Antefatto: una volta realizzato che così sovrappeso – come ero all’inizio di questa estate – non potevo fare liberamente le cose che più mi piacevano (ovvero, non per forza in quest’ordine, ballare, fare sesso, e viaggiare), ho deciso di mettermi a dieta. Una scelta non dettata dal salutismo né dall’estetica. Semplicemente, quando la limitazione delle mie libertà era diventata più forte del piacere che il cibo e la ciccia mi procuravano, sono corso ai ripari e in fretta, anche. E via, in sette mesi ho perso una trentina di chili, parecchie taglie e anche una mezza identità.

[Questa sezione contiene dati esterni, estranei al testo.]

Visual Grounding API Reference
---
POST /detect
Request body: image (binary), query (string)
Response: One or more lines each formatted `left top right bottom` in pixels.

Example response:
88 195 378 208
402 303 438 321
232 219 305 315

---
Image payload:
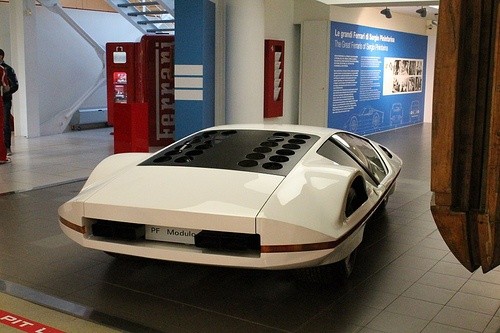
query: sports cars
56 123 403 279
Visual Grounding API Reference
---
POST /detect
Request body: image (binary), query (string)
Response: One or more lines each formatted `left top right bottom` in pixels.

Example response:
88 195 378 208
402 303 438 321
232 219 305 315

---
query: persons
0 48 20 157
0 64 11 164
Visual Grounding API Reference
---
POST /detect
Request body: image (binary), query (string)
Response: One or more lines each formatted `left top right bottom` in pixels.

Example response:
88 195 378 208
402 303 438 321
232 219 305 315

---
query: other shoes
0 158 10 164
7 148 12 156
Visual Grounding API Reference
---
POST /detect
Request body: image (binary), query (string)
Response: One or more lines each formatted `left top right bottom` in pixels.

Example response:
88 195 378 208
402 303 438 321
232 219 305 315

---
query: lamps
380 4 391 19
415 4 427 18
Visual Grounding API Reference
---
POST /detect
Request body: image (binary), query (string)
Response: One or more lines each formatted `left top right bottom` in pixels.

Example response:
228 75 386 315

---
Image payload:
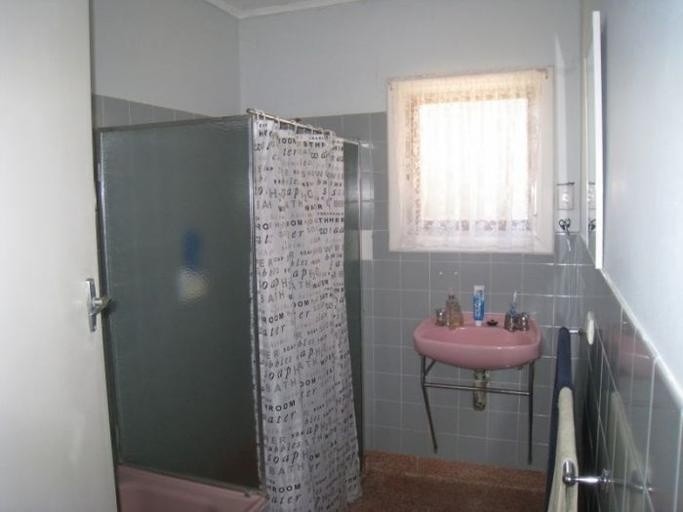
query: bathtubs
115 464 264 512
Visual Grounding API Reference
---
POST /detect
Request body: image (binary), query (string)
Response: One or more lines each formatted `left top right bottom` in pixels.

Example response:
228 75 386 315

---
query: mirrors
582 10 605 269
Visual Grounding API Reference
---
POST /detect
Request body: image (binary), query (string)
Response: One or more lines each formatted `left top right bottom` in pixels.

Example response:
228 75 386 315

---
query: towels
546 327 582 511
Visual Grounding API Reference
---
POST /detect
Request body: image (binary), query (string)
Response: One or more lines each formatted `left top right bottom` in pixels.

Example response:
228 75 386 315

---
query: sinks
414 312 542 370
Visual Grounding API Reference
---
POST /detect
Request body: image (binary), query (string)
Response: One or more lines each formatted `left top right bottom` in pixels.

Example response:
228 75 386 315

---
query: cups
431 307 447 327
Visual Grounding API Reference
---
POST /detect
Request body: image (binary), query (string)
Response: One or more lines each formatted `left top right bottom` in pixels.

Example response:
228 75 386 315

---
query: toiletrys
445 292 459 327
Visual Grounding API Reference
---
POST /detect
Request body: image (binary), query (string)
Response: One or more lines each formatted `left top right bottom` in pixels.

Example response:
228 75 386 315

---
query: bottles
446 295 458 330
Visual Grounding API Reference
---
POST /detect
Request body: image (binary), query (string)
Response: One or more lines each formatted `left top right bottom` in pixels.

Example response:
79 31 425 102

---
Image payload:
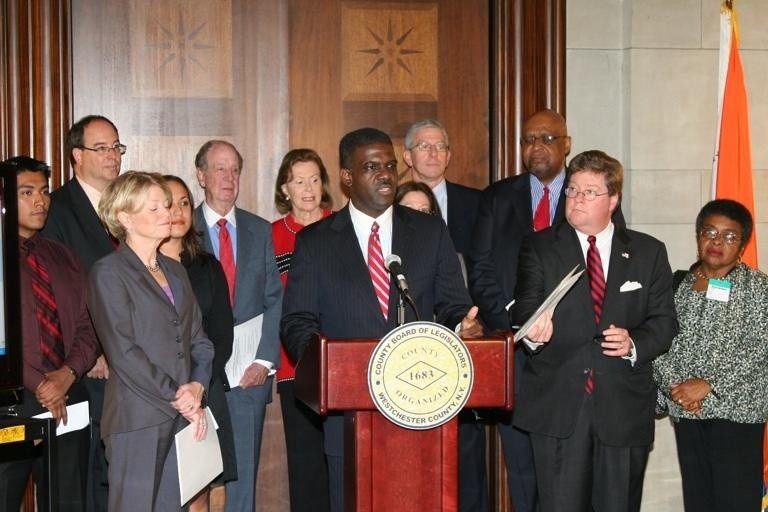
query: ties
217 219 237 306
533 186 550 231
21 239 65 369
368 222 390 322
584 234 607 396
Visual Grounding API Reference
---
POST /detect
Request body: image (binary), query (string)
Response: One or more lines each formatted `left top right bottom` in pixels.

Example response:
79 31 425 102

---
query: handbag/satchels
654 386 670 420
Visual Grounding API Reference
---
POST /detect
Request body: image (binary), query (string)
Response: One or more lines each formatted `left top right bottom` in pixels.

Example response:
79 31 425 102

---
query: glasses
418 209 434 215
700 224 741 244
565 187 608 201
83 144 126 155
520 135 567 145
410 142 448 152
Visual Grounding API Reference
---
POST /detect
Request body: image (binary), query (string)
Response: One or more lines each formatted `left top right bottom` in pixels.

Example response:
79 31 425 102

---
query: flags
712 4 768 509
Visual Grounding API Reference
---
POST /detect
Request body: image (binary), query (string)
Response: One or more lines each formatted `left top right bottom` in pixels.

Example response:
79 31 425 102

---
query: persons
1 109 768 512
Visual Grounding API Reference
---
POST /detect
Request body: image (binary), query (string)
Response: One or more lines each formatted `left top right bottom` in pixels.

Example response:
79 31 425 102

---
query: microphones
382 255 413 296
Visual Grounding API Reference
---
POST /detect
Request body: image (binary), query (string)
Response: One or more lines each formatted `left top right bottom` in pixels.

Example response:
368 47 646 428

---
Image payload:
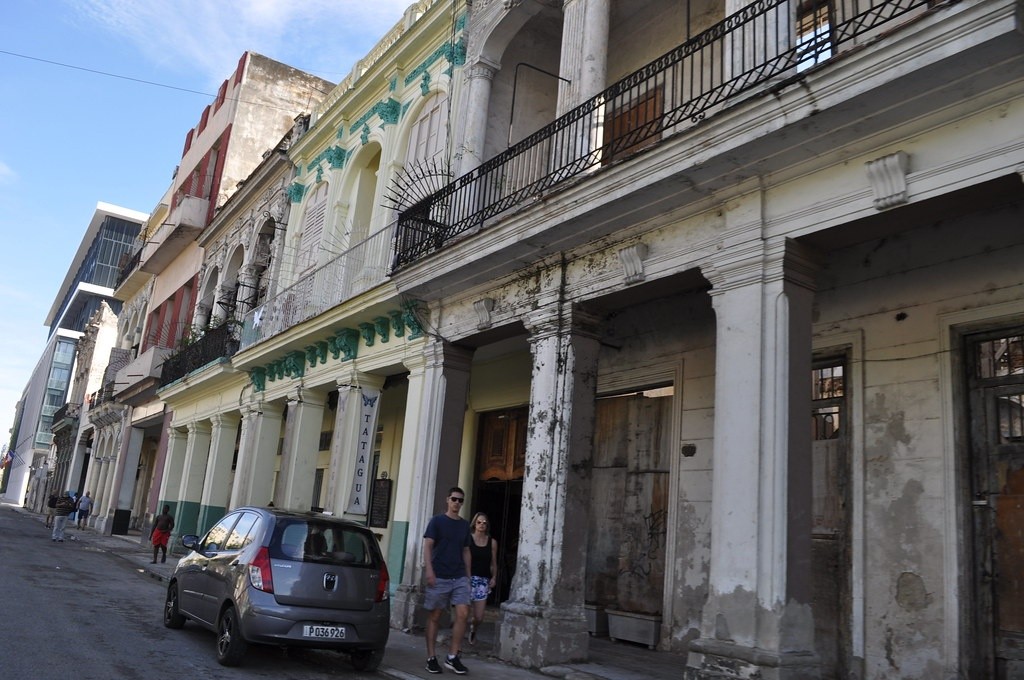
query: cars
162 504 390 673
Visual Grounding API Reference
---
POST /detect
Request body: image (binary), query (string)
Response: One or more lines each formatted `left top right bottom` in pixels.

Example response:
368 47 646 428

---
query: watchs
466 575 472 581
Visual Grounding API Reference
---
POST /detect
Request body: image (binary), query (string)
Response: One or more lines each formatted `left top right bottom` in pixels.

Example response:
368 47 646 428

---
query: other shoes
46 526 50 529
77 527 79 530
53 539 56 541
82 529 84 530
150 562 158 564
161 559 166 563
58 540 63 542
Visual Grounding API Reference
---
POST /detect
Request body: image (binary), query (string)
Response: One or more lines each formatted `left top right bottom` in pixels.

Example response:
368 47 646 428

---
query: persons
148 504 175 565
44 489 93 543
423 487 497 675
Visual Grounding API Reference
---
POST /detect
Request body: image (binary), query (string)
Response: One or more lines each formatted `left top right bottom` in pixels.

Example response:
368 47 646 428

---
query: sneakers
425 657 443 673
468 625 477 645
444 654 469 674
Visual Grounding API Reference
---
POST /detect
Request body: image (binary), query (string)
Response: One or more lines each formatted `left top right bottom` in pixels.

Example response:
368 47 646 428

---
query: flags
0 450 15 470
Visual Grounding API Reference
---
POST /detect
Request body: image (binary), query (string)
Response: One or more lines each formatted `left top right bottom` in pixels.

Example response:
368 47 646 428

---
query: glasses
476 520 487 524
448 497 464 503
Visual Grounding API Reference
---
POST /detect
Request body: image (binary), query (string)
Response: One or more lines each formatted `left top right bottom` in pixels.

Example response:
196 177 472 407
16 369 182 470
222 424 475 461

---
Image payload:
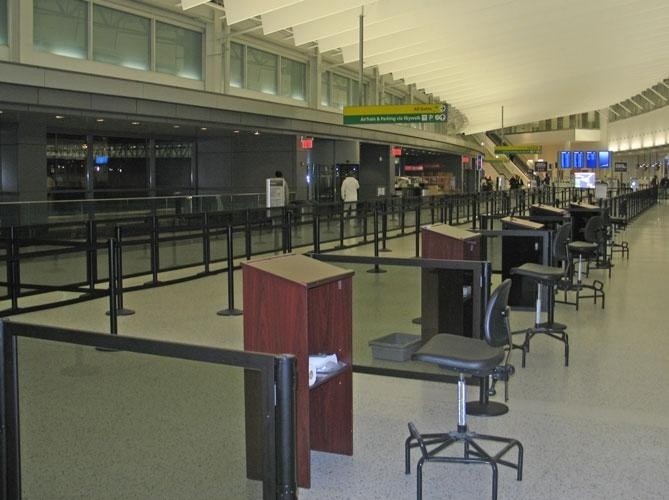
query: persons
651 174 660 192
275 170 290 205
542 172 550 187
660 176 669 195
480 173 494 193
509 175 525 190
336 171 360 229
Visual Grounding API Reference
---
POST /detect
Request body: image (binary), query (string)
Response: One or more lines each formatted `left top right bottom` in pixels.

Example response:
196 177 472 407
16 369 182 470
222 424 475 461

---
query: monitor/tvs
573 172 596 189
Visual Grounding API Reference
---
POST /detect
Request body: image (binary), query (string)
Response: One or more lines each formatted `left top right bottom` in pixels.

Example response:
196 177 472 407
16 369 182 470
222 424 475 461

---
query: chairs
554 216 604 311
506 223 571 368
405 279 523 500
606 199 629 259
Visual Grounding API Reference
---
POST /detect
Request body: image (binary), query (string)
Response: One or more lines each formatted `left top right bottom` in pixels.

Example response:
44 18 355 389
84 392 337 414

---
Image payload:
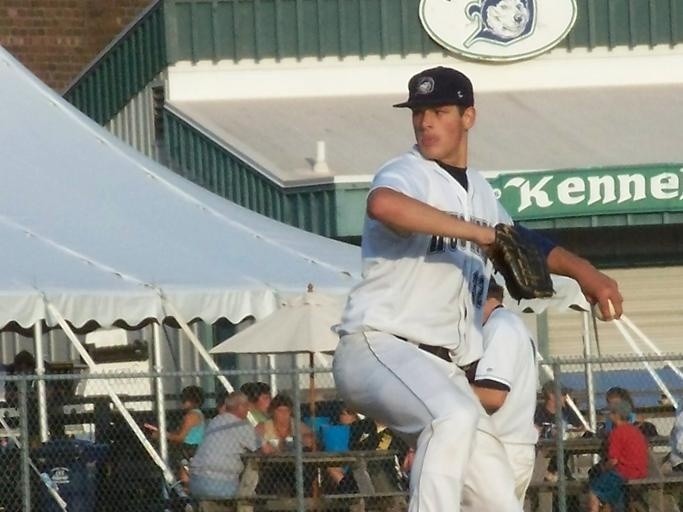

Oh si. Perché (ma lo sapevo già) alla fine mi ero adagiato nella mia nicchia ursina, pur odiando le etichette, perché è un posto caldo, confortevole, ti senti a tuo agio, finalmente… e poi? Poi inizi a ricevere messaggi tipo: “Ehy, ma quanto sei dimagrito, stai male?” “Uh, quando dimagrite come diventate brutti, in senso buono, eh”, “Eh, ma tu ormai sei secca”.
Lieve disagio.
Da una parte sei contento di entrare in un paio di pantaloni senza dover soffrire adattare tagliare; di fare le scale della metro senza imprecare per un dolore al ginocchio (nota bene: le scale mobili della metro di Roma funzionano a giorni alterni); di fare sesso senza stare lì a sbuffare e sudare sul letto per ogni minimo movimento.
C’è poi quell’altro aspetto del chiedersi “E ora, chi sono?” “Sono un orso?” “Non lo sono più?” Cosa mi rendeva orso prima, e forse-orso adesso (a parte che realisticamente la panza ancora c’è, quindi prendete quello che scrivo come un po’ iperbolico, eh)?”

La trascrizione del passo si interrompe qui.